Ada sih beberapa momen yang bikin gue mikir: "oh iya, bener nih, bagian ini sulit banget emang" Tapi lebih banyak lagi yang bikin mikir: "EMANG SE-STRESSFUL ITU YA?" dan ujung-ujungnya ikut stress sendiri bacanya. Again, mungkin partly agak bias karena gue ngikutin Blue Period setelah lama lulus kuliah dan sekarang berkarier juga bukan di medan seni jadi bisa komentar sesantai itu, tapi kalo mahasiswa seni atau anak-anak SMA yang pengen banget masuk FSRD yang ngikutin Blue Period, mungkin impact-nya akan lebih kenceng ke mental, lebih stress lagi.

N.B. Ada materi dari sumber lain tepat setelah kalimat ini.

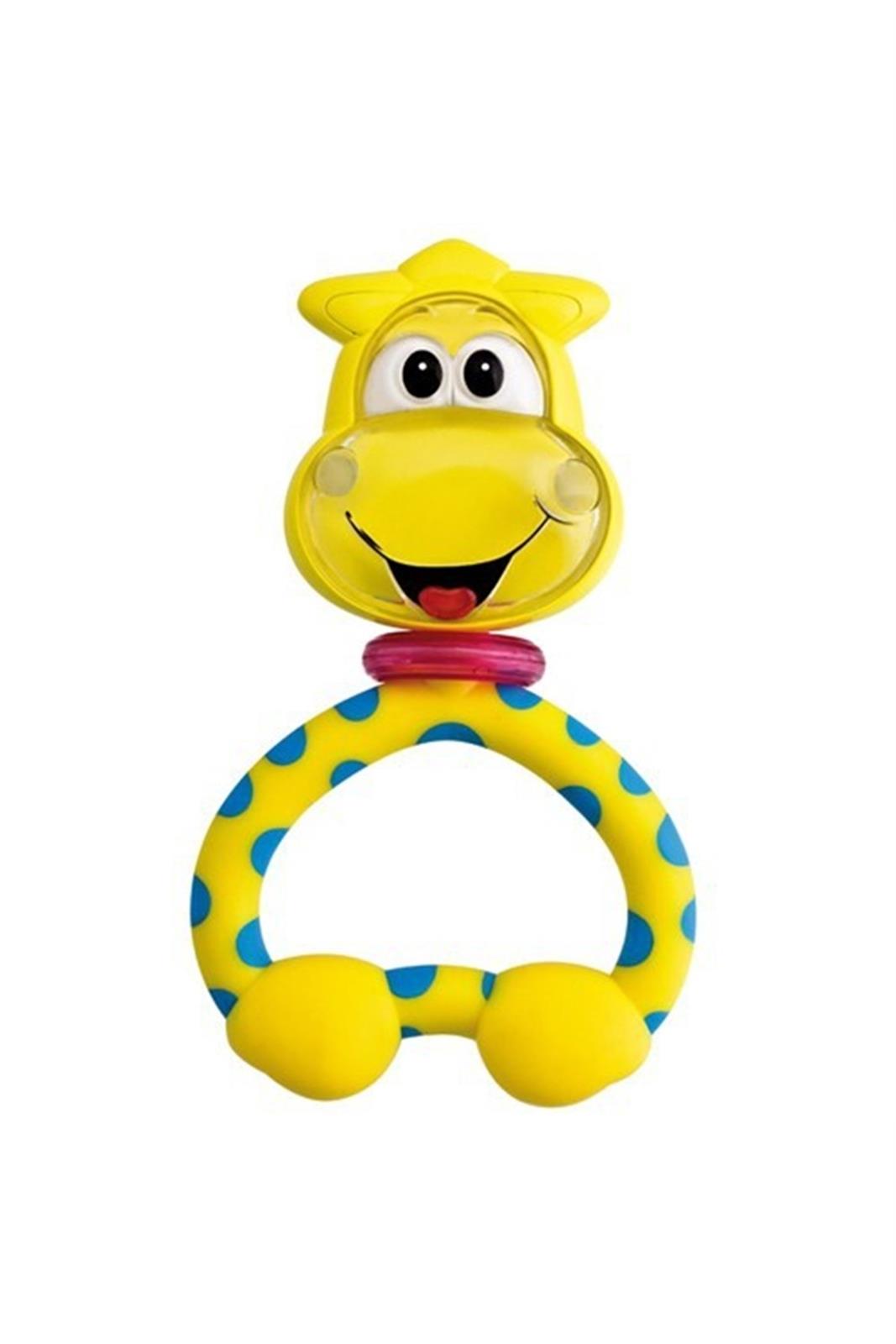 Chicco Komik Zürafa Diş Kaşıyıcı Çıngırak Sarı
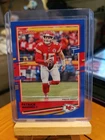 2020 Panini Donruss - Photo Variation Patrick Mahomes II #1 Press Proof Blue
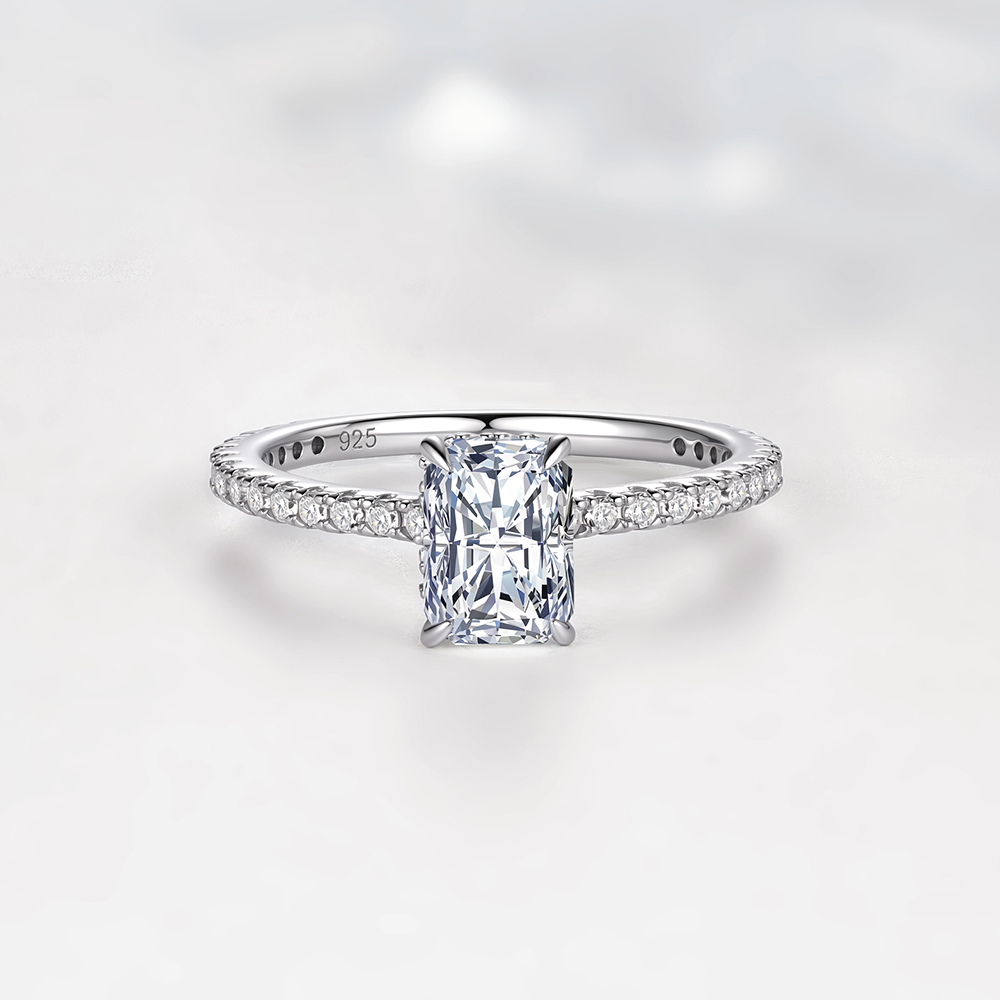 Cincin Pernikahan Pertunangan  - Moissanite Engagement Ring 1 Carat ulasan dan harga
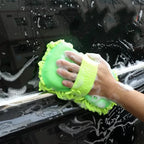 Microfiber Car Wash Mitt Gloves – Scratch-Free Detailing Sponge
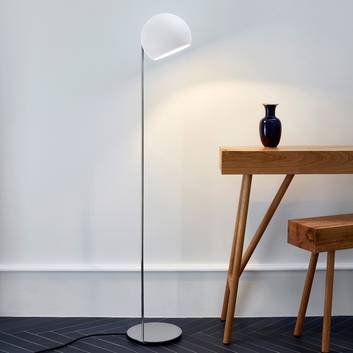 Nyta Tilt Globe Floor-lattiavalo ruostumaton teräs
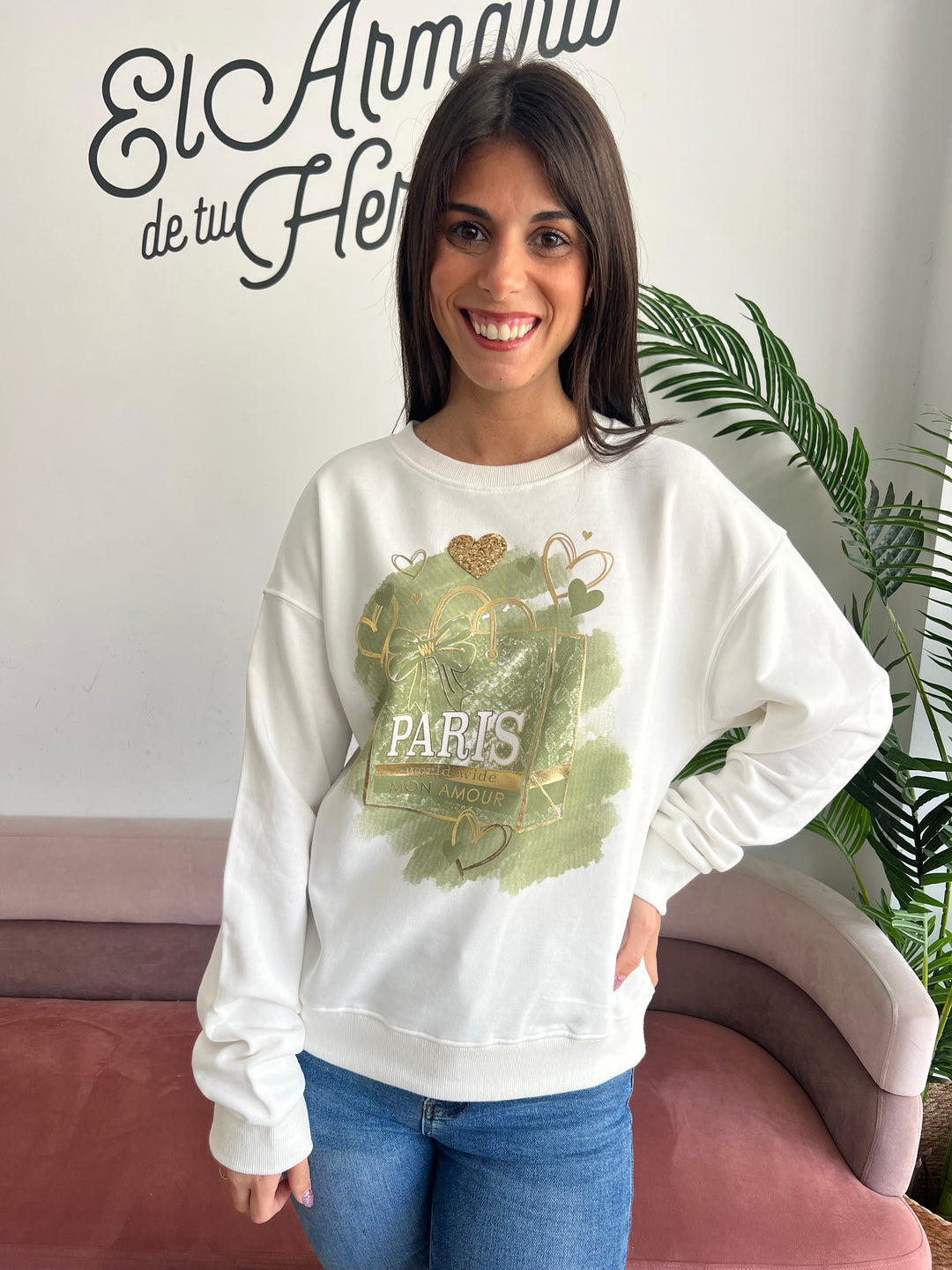 Sudadera Mon Amour verde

Tapi setelah gue pikir lagi, apa emang sengaja ya seni digambarin sebagai sesuatu yang berat? Karena selama ini masih banyak orang (kayak Yatora di awal cerita) yang udah meremehkan seni as it is: "gue juga bisa gambar kayak gitu", "enak kerjaannya gambar doang", "nggak perlu mikir", "kok gini doang mahal?", "emang ada duitnya jadi seniman?" dan lain-lain. Jadi anggaplah Blue Period ini sebagai gateway bagi orang awam yang mau tau lebih banyak tentang seni dan kalau seni itu nggak segampang/seindah keliatannya.
*sweats profusely* |
Jadi, intinya Blue Period jelek apa bagus, nih?
Jelek sih nggak dong (kalo iya nggak mungkin masuk nominasi dan menang awards), justru eye-opening banget baik untuk orang awam maupun yang sedang atau pernah berkecimpung di medan seni. Prosesnya seru buat diikutin, dan beberapa pengetahuannya berguna banget. Tapi buat beberapa orang, especially yang masih berada di medan seni, Blue Period bisa sangat triggering. Nggak cuma gue, beberapa temen gue yang dulu kuliah seni rupa juga merasakan hal yang sama.
Jadi, suka nggak sih sebenernya sama Blue Period?
Setelah percobaan kedua, bisa diakui gue suka. Gue penasaran akan dibawa ke mana manga-nya (apakah sampe Yatora lulus dan jadi seniman?) dan penasaran juga sama kelanjutan cerita beberapa karakternya (Yuka kenapa makin ke sini screentime-nya makin dikit ya di manga? Huhuhu). Art-nya juga walau bukan tipe art yang cantik tapi di beberapa panel dan two-page spread-nya kereeen banget. Cukup relatable juga, baik pas persiapan masuk kuliahnya sama pas kuliahnya sendiri. Tapi faktor utama yang gue nggak suka adalah manga-nya agak terlalu angsty aja buat gue dan terlalu angsty buat hal yang dulu gue anggap sebagai sesuatu yang menyenangkan. Overall tone-nya begitu sih, jadi jangan berharap bakal selalu uplifting atau berharap cerita-cerita heartwarming kayak yang di Honey & Clover ya, jauuuuh, dari genre juga beda banget. Tapi masih cukup menginspirasi kok untuk gue jadi punya penyesalan kecil karena nggak explore lebih banyak saat kuliah dulu, HAHAHA. Sama agak nggak realistis aja sih manga ini, masa nggak ada adegan temen-temen SMA setongkrongan Yatora ngomong: "gambarin gue dong hehe"?????????
Nah gini dong mindset-nya.. |
Sekian pengalaman gue, terima kasih udah mau baca sejauh ini. Buat yang akan, sedang, atau sudah pernah berkecimpung di medan seni: silakan coba baca/tonton Blue Period!
Oh ya, opening song anime-nya enak banget btw. Nggak pernah skip intro pas nonton di Netflix hehe.